Метелло - [37]

Шрифт
Интервал

— Все равно эти негодяи ничего не добьются! — отвечал Роини, тащивший Эрсилию за руку. — Ну же, поторапливайся, мы еще успеем дойти до мастерской.

Эрсилия вырвала руку.

— Они правы! — повторила она.

— Пойми меня хорошенько, Эрсилия! Ты должна слушаться. Ведь я пока что еще твой хозяин, а кроме того, уже почти муж. Мы ведь только что огласили нашу помолвку…

— Да?! — воскликнула она, рассмеявшись ему в лицо. — Можешь ее расторгнуть, и не смей думать, что я когда-нибудь стану твоей женой. Девушке из Сан-Фредиано нужен не такой муж!

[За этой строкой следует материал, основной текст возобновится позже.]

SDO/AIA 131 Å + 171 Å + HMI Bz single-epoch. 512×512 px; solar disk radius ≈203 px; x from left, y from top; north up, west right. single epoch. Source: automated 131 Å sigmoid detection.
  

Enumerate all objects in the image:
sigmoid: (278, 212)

И как раз в этот момент — не всегда ведь сумеешь объяснить течение своих мыслей — она почему-то вспомнила о Метелло и так живо представила его себе, словно он был тут, рядом. Ей даже показалось, что она снова слышит его голос: «…Здесь они даже ремней и шнурков у нас не отбирали».

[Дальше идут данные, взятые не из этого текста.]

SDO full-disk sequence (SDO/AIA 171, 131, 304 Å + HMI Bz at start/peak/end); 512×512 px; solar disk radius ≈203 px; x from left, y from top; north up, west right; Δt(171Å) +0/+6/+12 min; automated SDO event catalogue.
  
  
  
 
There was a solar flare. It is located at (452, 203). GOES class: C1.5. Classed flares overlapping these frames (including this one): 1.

Предместье Сан-Фредиано, несмотря на то, что в самом центре его теперь возвышалась церковь Санта-Мария дель Кармине, а дома тянулись уже до склонов холма Беллосгуардо, мало отличалось от описания, сделанного за пятнадцать лет до происходивших событий. Автор этого описания, рискнувший пройтись по улицам и площадям предместья, с воодушевлением миссионера и отвагой исследователя «открывал» Сан-Фредиано для самих флорентийцев.

Многовековая нищета продолжала царить здесь и после того, как было разрушено Старое гетто. Ни лачуги Сан-Никколо, ни маленькие «Дворы чудес», прилегающие к церквам Санта-Кроче и Сан-Лоренцо, не могли идти ни в какое сравнение с Сан-Фредиано. В глазах всех уважаемых флорентийских граждан Сан-Фредиано было самым темным и постыдным пятном, самым больным местом с точки зрения эстетики и морали. Таким же оно являлось и с точки зрения просвещения, гигиены и, как тогда было принято говорить, социальной справедливости. Только мост, а в некоторых местах — просто улица отделяли флорентийцев от этой клоаки, и тем не менее для них Сан-Фредиано было неисследованной территорией, неведомой республикой. Одна перспектива попасть туда приводила их в ужас.

«По ту сторону Арно есть предместье, где фасады многих домов — если можно так назвать страшные лачуги — наполовину обвалились и сплошь покрыты плесенью и отвратительными пятнами, сточные трубы настолько ветхи, что из них на улицу выливается черный поток, наводняющий ее и заражающий все своим зловонием; он несет грязь и всякого рода нечистоты, оседающие в виде ила на всем его протяжении. Названия этих улочек звучат непривычно даже для флорентийских старожилов. Не многие из них слышали что-либо об улицах Сакра, Мура ди Сан-Рокко, Мальборгетто; виа дель Леоне, Кампуччо. Здесь немало полуразрушенных домов с потрескавшимися во всех направлениях стенами, с покосившимися дверными и оконными рамами. В эти дома не входят через двери, в них скорее вползают, подобно пресмыкающимся, через отверстия, образовавшиеся в стенах. Коридоры настолько узки, что, если расправить плечи, можно коснуться стен локтями. Эти домишки разделены на однокомнатные и двухкомнатные квартиры. Кажется, что лачуги того и гляди рассыпятся и завалят улицы грудами кирпича и штукатурки».

Таким было Сан-Фредиано. А его обитатели?

«В этом предместье полиция не отваживается появляться для проведения своих операций иначе, как отрядами в двенадцать-четырнадцать человек, потому что малейшее происшествие может заставить в одно мгновение высыпать на улицу сотни разъяренных женщин и мужчин. Поверьте мне, что там имеется несколько улиц, полностью изолированных от обычной городской жизни и закрытых даже для уличного движения. Они кишмя кишат ворами и их сообщниками, тут собралась вся нечисть, весь сброд, отребье и подонки города».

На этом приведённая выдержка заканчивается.